═══ The records
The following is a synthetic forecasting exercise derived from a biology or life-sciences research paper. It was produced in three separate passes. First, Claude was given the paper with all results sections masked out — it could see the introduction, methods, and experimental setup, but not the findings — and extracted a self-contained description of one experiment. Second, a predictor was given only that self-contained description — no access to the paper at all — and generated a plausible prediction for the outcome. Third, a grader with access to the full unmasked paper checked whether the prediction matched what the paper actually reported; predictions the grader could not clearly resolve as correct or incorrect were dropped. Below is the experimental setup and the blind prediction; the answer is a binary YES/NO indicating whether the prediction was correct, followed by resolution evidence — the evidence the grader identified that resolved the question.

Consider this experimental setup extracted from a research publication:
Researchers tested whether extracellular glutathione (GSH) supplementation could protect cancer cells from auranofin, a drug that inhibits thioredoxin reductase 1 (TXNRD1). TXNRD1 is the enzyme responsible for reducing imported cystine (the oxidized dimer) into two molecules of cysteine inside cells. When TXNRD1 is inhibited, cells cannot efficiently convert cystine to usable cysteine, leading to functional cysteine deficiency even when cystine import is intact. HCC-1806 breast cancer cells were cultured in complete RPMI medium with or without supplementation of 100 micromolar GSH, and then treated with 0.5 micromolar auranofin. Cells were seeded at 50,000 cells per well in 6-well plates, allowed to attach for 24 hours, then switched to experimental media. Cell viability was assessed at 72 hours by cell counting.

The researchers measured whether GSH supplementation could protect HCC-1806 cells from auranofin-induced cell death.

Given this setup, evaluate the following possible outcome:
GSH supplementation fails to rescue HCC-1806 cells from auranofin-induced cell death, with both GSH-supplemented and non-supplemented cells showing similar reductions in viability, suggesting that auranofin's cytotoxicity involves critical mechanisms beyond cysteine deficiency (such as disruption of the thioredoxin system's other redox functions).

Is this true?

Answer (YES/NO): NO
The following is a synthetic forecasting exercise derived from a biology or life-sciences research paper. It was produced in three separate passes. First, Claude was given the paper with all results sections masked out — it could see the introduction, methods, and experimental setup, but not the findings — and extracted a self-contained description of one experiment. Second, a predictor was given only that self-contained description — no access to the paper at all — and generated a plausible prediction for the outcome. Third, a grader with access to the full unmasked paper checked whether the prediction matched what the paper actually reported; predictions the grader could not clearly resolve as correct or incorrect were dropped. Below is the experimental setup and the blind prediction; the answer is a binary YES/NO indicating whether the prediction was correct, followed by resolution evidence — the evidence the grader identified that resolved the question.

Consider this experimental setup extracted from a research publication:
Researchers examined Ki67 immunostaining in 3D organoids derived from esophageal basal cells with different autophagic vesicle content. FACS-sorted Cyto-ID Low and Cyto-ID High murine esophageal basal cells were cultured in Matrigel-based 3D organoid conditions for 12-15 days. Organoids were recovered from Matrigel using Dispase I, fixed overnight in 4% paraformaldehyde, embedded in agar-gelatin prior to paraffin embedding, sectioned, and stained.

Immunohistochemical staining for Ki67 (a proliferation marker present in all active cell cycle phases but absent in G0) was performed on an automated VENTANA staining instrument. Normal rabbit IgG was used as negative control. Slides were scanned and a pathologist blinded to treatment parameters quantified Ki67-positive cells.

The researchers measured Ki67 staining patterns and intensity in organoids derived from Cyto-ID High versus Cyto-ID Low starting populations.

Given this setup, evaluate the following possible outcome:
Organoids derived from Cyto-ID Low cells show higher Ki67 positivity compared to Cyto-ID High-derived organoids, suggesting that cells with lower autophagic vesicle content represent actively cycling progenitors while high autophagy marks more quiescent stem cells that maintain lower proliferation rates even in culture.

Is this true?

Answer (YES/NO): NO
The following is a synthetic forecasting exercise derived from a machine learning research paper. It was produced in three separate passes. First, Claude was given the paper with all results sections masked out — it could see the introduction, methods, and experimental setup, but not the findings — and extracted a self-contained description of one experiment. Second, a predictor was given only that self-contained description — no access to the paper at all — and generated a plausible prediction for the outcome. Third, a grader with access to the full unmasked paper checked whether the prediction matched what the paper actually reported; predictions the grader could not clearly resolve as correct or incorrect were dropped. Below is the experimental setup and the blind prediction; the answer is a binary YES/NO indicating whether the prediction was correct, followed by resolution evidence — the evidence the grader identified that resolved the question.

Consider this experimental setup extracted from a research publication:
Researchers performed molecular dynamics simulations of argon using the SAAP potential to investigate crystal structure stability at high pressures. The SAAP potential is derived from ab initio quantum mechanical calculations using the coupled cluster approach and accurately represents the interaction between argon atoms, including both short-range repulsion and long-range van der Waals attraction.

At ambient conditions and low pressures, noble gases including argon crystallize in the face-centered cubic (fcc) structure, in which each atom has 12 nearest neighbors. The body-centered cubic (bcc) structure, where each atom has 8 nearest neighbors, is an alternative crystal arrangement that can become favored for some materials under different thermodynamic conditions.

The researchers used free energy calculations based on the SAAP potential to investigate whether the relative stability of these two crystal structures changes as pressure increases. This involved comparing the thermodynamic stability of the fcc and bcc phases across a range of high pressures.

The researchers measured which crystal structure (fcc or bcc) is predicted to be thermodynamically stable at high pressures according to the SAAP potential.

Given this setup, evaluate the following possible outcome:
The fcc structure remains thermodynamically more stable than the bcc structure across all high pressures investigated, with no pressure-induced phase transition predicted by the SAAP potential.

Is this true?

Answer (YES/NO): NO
══════
═══ The records
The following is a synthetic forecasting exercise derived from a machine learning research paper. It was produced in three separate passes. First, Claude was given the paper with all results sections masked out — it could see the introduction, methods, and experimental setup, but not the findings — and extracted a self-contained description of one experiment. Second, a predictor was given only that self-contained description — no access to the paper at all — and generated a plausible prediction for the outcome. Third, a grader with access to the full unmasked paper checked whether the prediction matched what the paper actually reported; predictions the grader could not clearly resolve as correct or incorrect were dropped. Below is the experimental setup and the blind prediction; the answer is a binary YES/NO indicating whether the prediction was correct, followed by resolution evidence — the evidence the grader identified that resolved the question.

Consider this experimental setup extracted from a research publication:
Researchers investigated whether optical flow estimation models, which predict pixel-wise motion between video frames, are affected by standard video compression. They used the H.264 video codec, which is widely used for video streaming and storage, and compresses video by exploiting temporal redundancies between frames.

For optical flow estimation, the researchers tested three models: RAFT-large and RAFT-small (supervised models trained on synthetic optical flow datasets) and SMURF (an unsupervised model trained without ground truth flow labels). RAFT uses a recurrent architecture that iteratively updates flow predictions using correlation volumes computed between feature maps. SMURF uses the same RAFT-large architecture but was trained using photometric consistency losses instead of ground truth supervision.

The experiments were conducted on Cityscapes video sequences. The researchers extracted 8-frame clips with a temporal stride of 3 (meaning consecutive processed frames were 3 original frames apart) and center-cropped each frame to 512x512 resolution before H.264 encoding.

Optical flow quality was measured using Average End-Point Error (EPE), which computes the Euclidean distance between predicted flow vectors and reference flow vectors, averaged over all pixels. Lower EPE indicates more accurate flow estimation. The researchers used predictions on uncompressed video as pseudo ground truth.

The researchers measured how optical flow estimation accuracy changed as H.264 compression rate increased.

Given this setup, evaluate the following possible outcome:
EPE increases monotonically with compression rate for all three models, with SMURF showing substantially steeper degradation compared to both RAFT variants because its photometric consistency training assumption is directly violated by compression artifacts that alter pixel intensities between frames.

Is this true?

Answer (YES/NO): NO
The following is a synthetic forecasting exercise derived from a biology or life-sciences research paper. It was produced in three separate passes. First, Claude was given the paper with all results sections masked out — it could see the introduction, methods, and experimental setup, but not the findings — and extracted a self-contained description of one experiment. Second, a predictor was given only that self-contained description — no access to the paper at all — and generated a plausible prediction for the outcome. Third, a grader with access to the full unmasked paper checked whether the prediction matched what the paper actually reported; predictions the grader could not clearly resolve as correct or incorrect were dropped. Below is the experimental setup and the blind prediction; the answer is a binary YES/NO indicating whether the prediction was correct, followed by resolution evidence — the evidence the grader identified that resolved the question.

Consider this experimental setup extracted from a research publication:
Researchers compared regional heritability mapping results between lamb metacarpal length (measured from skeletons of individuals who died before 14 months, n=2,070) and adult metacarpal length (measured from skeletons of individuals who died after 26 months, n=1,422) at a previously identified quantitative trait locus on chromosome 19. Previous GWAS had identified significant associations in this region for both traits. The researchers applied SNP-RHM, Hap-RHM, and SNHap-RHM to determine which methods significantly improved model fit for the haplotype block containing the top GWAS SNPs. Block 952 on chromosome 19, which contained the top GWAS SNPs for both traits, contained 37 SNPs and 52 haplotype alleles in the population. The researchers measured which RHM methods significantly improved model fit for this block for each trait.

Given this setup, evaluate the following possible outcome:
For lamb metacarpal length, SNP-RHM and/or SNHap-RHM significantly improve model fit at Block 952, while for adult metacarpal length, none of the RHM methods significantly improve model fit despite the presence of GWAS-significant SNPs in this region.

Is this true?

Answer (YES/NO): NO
══════
What you are asked to do —
Make a copy of each line in the records above that has the word "cultured".

Written solution —
Researchers tested whether extracellular glutathione (GSH) supplementation could protect cancer cells from auranofin, a drug that inhibits thioredoxin reductase 1 (TXNRD1). TXNRD1 is the enzyme responsible for reducing imported cystine (the oxidized dimer) into two molecules of cysteine inside cells. When TXNRD1 is inhibited, cells cannot efficiently convert cystine to usable cysteine, leading to functional cysteine deficiency even when cystine import is intact. HCC-1806 breast cancer cells were cultured in complete RPMI medium with or without supplementation of 100 micromolar GSH, and then treated with 0.5 micromolar auranofin. Cells were seeded at 50,000 cells per well in 6-well plates, allowed to attach for 24 hours, then switched to experimental media. Cell viability was assessed at 72 hours by cell counting.
Researchers examined Ki67 immunostaining in 3D organoids derived from esophageal basal cells with different autophagic vesicle content. FACS-sorted Cyto-ID Low and Cyto-ID High murine esophageal basal cells were cultured in Matrigel-based 3D organoid conditions for 12-15 days. Organoids were recovered from Matrigel using Dispase I, fixed overnight in 4% paraformaldehyde, embedded in agar-gelatin prior to paraffin embedding, sectioned, and stained.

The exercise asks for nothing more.